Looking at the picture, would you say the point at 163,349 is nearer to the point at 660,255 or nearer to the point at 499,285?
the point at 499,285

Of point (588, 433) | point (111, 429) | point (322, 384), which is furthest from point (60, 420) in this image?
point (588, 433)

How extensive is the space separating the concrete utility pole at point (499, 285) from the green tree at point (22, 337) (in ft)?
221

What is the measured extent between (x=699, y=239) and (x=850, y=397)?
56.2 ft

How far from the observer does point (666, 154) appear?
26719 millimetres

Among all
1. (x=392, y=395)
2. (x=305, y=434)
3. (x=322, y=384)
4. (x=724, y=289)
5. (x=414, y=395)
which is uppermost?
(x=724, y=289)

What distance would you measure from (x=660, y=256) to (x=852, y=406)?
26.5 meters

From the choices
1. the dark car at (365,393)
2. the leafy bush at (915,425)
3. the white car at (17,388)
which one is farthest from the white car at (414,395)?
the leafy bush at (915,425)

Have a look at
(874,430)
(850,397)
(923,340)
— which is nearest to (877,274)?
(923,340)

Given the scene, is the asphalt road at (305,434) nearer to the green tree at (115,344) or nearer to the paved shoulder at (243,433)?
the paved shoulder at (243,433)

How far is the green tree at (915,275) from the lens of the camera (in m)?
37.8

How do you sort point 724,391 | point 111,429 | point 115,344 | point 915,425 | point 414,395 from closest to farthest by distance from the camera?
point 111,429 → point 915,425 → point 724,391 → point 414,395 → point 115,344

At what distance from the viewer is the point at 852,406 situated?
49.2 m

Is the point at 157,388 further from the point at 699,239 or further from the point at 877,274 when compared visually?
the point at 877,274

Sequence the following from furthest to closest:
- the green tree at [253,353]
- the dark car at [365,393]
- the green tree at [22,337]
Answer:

****

# What the exercise asks
Convert the data, from its first line up to and including the line containing "26.5 meters", into a JSON list of strings with one string per line, omitting blank lines.

# Exercise output
[
  "Looking at the picture, would you say the point at 163,349 is nearer to the point at 660,255 or nearer to the point at 499,285?",
  "the point at 499,285",
  "Of point (588, 433) | point (111, 429) | point (322, 384), which is furthest from point (60, 420) in this image?",
  "point (588, 433)",
  "How extensive is the space separating the concrete utility pole at point (499, 285) from the green tree at point (22, 337) (in ft)?",
  "221",
  "What is the measured extent between (x=699, y=239) and (x=850, y=397)?",
  "56.2 ft",
  "How far from the observer does point (666, 154) appear?",
  "26719 millimetres",
  "Among all",
  "1. (x=392, y=395)",
  "2. (x=305, y=434)",
  "3. (x=322, y=384)",
  "4. (x=724, y=289)",
  "5. (x=414, y=395)",
  "which is uppermost?",
  "(x=724, y=289)",
  "What distance would you measure from (x=660, y=256) to (x=852, y=406)?",
  "26.5 meters"
]